Classical music audiences have been declining for decades. Our Loyalists are aging out (50% of CI’s survey respondents were over the age of 65) and we’re not replacing these Loyalists fast enough to sustain attendance. Alarmingly, more than 48% of the US population doesn't feel welcome in the classical music world.
Basing marketing strategy on responses from Insiders won’t uncover insights that will help us bring in Outsiders. (These respondents are Insiders who have so much affinity with an arts organization that they’re willing to spend the time to complete a survey—not an easy feat in today’s busy world.)
One of CI’s favorite findings was that the most influential source of information impacting ticket buyers’ purchasing decisions was content from the organization itself. Their conclusion: organizational content should be a major focus of your marketing strategy. This likely works for Insiders—but not for newcomers. Why?
First, since Outsiders aren’t following you on your social platforms, your content will only reach your Insiders. This doesn’t spur growth.
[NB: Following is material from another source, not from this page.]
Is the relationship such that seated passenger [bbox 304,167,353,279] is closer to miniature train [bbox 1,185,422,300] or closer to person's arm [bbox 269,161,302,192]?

And even if it does reach Outsiders, they won’t find it relevant—unless it is designed to show them how your offering is relevant to their life.
Second, research in the wider world shows that user-generated content is currently the most powerful tool at our disposal:
User-Generated Content typically gets 600-700% more engagement than branded content
97% of all online shoppers who have interacted with UGC are more likely to convert
93% of shoppers find user-generated content useful and rely on it when making a purchase decision
For 86% of millennials, UGC has become a key indicator of brand quality and trustworthiness
Context is Key
But more importantly, business theorists tell us that oceans of data, such as what social media platforms our customers are on, what devices they use, where they find out about our events, or where they consume their news and media, still doesn’t tell us why they buy.
Correlation does not equal causation. A survey cannot provide the rich context we need for decision making in both marketing and strategy. Without enough context around customer motivation—functional, social, and emotional—we simply cannot confidently predict or influence customer behavior.
The Jobs to Be Done methodology was developed to address this limitation, to help innovators create new products they could be confident would succeed. This confidence comes from deeply understanding the real life customer—their struggles, their anxieties, the path they take towards making a purchase—through comprehensive, one-on-one customer interviews.
Call it customer centricity to make it feel more accessible, but the Jobs to Be Done approach is so much more than that. It helps marketers powerfully connect to their target audiences with empathy and relevance—building a level of trust that data mining never will.
Embrace the Hate to Innovate
Perhaps even more important than understanding your Insiders is talking to your haters. Take it from Nintendo, Dollar Shave Club, and Aubrey Bergauer: It’s a conversation that’s worth its weight in gold. While your loyal audiences can be counted on to tell you what you want to hear, the haters will tell you what you need to hear. Unpacking why you failed to attract Outsiders is the only way to understand how to engage them in the future. Let’s get the Wallace Foundation to fund this as an audience-building initiative!
Smarter Not Harder
Arts administrators: It’s time to work smarter, not harder. I’m not saying do more; I’m saying start thinking differently. It’s no longer enough to think one season at a time, which results in a dangerously myopic view of our audiences. We need a paradigm shift.
The time to plan for the future of the classical music world is now.